Hands on Pumping


hands on pumping to increase milk supply

Nikki Mather IBCLC talks about hands -on pumping and how it can support you to increase your supply and optimise your time expressing.

Hands-on pumping can benefit any new parents who needs to express milk to build supply. Using a hands-on approach to pumping can help increase supply more than if using a pump alone.

Here’s a guide on how to do it to support an increase in your milk supply.

hands on pumping tutorial

  1. **Warm up:** 
    Gently massage both breasts for a few minutes. You can also use a warm compress to stimulate milk flow. The heat pack is an optional step and if you haven’t got anything to hand, start massaging without the heat pack.
  2. **Double Pump & Compress:** 
    Start pumping with both breasts at once (double pumping). While pumping, use your hands to compress your breasts firmly, focusing on areas that feel full.

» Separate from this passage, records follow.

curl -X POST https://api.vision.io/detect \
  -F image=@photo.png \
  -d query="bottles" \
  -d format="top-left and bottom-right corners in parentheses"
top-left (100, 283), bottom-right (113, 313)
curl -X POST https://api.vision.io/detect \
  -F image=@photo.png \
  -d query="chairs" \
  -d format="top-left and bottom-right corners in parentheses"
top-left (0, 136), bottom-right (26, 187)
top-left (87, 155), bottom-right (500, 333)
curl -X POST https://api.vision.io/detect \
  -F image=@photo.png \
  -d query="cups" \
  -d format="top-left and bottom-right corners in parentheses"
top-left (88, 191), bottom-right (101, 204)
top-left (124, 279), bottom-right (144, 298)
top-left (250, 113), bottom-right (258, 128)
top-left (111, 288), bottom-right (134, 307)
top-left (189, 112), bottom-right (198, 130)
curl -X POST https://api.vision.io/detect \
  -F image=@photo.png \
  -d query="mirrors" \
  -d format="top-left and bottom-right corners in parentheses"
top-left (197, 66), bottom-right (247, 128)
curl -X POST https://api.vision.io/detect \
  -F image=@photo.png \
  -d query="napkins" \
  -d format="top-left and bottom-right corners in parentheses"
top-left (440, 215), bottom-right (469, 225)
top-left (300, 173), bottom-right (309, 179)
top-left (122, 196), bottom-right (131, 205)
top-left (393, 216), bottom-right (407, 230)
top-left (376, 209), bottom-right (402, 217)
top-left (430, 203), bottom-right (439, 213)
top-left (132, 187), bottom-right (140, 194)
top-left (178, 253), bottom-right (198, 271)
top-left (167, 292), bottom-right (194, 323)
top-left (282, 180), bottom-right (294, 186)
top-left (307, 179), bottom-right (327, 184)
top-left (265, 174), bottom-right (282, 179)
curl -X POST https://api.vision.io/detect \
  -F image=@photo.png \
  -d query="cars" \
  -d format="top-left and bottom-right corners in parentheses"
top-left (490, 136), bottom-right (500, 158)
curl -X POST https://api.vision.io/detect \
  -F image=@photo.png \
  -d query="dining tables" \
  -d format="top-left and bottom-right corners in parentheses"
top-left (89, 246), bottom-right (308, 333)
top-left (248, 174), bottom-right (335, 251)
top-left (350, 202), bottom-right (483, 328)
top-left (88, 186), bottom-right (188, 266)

Consider making yourself a hands-free pumping bra to help secure the pumps to breast. Continue for a few minutes until your milk flow slows to a trickle.
  3. **Massage Again:**
    Gently give your breasts another massage, focusing on any lumpy areas.
  4. **Change things up**
    Switch up the settings on the pump every 3-5 minutes so you utilise the “let-down” stage and the “expression” stage at regular intervals.
  5. **Time**
    Get yourself comfy and aim to complete the above cycle for 15-20 minutes until you feel fully drained.
  6. **More milk please** 
    Use hand expression for 5 minutes after the pump is an effective way of expressing any more milk which may be available. Alternatively, you could single pump on each side again using compressions for 5 minutes.
You may be expressing milk for a variety of reasons; to build your supply after a tricky start, building a breastmilk stash for returning to work or to have a little breastmilk in the freezer just in case you aren’t around for a feed or two. 

Breast pumps on the market are variable in terms of effectiveness from one mother to the next. One person may respond very well to a wearable breast pump, and the next mum will not get a drop.